Hello, if you have any need, please feel free to consult us, this is my wechat: wx91due
Objectives
Based on the chemical composition of materials build a classification model to distinguish metals and non-metals (Model 1), and then build a regression model to predict the bandgap of non-metallic compounds (Model 2).
Please use a separate jupyter notebook for each of the models.
Data
Tasks
Model I (30 marks)
Fit a Support Vector Classification model to separate metals from non-metals in the data. Ensure that you:
- Follow the usual machine learning process.
- Use a suitable composition based feature vector to vectorize the chemical compounds.
- You may use your judgement on how to differentiate between metals & non-metals. As a guide, two possible options are given below.
Option 1 : for metals Eg = 0, and Non-metals Eg > 0Option 2: for metals Eg ≤ 0.5, for non-metals Eg > 0.5
- Use suitable metrics to quantify the performance of the classifier.

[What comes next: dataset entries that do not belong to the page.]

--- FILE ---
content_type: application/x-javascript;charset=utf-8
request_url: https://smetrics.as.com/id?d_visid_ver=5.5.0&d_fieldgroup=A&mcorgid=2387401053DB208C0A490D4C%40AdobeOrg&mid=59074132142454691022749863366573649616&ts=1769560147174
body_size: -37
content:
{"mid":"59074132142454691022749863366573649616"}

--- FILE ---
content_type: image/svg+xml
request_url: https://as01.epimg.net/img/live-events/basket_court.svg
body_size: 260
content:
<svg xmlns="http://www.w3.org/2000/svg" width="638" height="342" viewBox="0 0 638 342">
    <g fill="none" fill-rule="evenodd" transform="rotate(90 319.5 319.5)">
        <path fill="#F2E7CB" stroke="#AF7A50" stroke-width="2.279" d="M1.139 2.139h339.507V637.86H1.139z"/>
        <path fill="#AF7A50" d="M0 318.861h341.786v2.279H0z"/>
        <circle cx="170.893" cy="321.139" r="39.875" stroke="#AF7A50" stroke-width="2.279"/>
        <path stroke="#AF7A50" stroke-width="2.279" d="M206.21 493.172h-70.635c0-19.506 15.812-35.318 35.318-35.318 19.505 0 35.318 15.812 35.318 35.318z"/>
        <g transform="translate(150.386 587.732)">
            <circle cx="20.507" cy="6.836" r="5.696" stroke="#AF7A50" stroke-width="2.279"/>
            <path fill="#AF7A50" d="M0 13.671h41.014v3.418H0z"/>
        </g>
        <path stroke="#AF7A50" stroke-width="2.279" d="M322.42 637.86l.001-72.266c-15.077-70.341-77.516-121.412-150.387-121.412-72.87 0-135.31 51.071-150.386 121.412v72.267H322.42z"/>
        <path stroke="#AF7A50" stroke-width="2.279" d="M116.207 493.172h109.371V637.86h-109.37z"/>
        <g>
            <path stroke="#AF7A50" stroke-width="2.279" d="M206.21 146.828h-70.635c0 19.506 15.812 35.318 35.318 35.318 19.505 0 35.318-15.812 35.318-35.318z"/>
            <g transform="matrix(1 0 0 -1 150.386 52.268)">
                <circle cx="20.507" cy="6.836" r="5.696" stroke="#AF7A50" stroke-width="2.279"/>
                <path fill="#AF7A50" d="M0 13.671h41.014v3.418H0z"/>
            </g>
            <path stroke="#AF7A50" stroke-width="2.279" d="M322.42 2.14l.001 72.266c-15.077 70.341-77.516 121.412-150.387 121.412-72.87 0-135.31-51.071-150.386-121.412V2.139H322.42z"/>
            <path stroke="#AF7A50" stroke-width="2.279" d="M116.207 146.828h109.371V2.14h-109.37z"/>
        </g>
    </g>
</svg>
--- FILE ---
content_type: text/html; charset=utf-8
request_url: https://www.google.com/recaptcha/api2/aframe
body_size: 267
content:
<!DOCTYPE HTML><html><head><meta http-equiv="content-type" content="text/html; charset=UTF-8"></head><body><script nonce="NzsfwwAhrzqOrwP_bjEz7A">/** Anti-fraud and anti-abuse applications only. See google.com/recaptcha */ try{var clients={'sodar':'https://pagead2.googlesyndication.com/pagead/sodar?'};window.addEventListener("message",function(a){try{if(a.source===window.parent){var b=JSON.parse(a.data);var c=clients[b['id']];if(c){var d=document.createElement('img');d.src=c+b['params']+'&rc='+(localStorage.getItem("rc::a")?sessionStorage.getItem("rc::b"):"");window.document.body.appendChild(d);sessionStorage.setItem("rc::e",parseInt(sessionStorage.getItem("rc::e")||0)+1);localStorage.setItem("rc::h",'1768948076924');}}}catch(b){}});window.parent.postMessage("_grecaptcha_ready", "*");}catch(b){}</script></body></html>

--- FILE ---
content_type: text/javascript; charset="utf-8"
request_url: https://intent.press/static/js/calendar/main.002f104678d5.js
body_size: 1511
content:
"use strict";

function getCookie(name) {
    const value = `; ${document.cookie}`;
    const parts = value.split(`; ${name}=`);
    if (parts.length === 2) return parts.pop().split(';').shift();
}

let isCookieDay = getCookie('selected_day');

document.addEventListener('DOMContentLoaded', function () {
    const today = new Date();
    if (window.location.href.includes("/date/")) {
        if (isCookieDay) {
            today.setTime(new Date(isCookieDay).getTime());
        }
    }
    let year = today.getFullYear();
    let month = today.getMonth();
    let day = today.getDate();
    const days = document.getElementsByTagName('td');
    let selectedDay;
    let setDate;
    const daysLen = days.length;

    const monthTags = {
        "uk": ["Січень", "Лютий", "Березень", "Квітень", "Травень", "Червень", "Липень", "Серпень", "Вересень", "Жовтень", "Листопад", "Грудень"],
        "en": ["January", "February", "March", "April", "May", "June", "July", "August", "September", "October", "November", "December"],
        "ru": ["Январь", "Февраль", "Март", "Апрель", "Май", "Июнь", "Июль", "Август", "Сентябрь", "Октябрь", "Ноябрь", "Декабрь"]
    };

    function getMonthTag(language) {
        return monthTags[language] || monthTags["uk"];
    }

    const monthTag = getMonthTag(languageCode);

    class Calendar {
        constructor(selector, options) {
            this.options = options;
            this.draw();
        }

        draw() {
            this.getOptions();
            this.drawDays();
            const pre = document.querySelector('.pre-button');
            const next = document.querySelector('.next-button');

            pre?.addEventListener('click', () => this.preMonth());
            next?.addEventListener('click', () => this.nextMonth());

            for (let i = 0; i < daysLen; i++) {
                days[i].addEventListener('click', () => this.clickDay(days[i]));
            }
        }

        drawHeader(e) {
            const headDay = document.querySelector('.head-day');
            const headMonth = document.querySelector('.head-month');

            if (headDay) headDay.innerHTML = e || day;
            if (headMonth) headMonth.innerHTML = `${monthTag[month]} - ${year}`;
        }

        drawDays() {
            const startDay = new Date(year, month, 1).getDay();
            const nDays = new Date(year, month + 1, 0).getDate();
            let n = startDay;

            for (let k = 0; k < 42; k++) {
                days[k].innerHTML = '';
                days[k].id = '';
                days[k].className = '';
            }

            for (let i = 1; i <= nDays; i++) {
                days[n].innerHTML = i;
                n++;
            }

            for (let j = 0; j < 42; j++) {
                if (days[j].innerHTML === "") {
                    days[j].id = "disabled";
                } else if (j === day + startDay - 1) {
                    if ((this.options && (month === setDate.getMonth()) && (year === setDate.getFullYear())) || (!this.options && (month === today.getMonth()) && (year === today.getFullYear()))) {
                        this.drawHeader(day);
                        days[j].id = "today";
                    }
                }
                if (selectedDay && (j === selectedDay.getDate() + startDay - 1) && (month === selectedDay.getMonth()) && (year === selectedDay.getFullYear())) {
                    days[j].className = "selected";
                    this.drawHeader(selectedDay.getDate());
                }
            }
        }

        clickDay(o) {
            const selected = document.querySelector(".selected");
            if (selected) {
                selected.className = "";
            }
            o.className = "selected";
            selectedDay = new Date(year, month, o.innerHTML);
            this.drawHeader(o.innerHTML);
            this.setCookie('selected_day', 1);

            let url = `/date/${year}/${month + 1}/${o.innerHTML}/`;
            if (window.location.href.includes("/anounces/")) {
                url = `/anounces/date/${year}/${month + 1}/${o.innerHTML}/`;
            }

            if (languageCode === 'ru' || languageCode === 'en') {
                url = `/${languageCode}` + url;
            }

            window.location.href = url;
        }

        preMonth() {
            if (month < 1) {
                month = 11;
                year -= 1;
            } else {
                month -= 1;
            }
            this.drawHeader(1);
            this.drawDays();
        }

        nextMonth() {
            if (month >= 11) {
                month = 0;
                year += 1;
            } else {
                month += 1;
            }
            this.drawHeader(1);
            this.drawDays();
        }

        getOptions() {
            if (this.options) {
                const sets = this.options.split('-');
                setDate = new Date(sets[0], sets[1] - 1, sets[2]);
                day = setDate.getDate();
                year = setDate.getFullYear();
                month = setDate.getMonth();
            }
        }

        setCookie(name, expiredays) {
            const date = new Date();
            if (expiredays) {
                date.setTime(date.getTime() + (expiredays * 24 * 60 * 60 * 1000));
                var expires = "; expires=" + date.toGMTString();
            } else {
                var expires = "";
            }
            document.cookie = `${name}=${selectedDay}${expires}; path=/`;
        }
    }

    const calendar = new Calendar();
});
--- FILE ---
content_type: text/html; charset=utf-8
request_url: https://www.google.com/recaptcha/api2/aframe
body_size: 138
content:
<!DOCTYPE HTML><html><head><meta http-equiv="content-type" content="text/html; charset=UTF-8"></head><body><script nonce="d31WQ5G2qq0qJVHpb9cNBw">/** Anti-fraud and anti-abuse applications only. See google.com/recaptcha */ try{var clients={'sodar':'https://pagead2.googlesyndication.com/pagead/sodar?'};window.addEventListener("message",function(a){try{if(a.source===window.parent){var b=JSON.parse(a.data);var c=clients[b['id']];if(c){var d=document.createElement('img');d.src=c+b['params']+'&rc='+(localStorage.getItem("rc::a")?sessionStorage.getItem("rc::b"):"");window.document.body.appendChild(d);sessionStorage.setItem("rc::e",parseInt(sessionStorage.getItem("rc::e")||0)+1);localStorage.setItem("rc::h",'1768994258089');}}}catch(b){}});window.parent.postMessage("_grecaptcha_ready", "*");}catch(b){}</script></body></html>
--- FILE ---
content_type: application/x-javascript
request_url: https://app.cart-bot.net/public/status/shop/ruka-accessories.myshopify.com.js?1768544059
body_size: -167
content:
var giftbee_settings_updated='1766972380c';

- For added advantage you may optimize the hyper-parameters of the Support Vector Classifier. Note: Opti mization algorithms can require high processing power, therefore may cause your computer to freeze (Ensure you have saved all your work before you run such codes). In such a case you may either do a manual optimization or leave the code without execution.
- Comment on the overall performance of the model.
Model II (30 marks)
Fit a Regression Equation to the non-metals to predict the bandgap energies based on their chemical composition
- Use a suitable composition based feature vector to vectorize the chemical compounds. You may try multiple feature vectors and analyse the outcomes.
- You may experiment with different models for regression analysis if required.
- Comment on the overall performance of the model and suggest any short-comings or potential improvements.
- Write clear comments in the code so that a user can follow the logic.
- In instances where you have made decisions, justify them.
- In instances where you may have decided to follow a different analysis path (than what is outlined in the tasks), explain your thinking in the comments.
- Acknowledge (if any) references used at the bottom of the notebook.
- Ensure that each of the cells of code in the final Jupyter notebooks have been Run for output (Except for the hyper-parameter optimization if any).
- The two models (I and II) have been entered in two separate notebooks.
- Name the files by your name as ”YourName 1.ipynb” and ”YourName 2.ipynb”
- It is your responsibility to Ensure that the correct files are being submitted, and the file extensions are in the correct format (.ipynb).
- Submission will be via Canvas, and late submissions will be penalized.
Evaluation
The primary emphasis will be on the depth and thoroughness of your approach to the problem. Key areas of focus will include:
* Data Exploration: Demonstrating a thorough investigation of the data, exploring different analytical possibilities, and thoughtfully selecting the best course of action.
* Implementation: Translating your chosen approach into clean and efficient code.
* Machine Learning Process: Executing the machine learning process correctly and methodically, ensuring proper data handling, model selection, and evaluation.
*Critical Analysis: Identifying any limitations of the approach, suggesting potential improvements, and making relevant statistical inferences based on the results.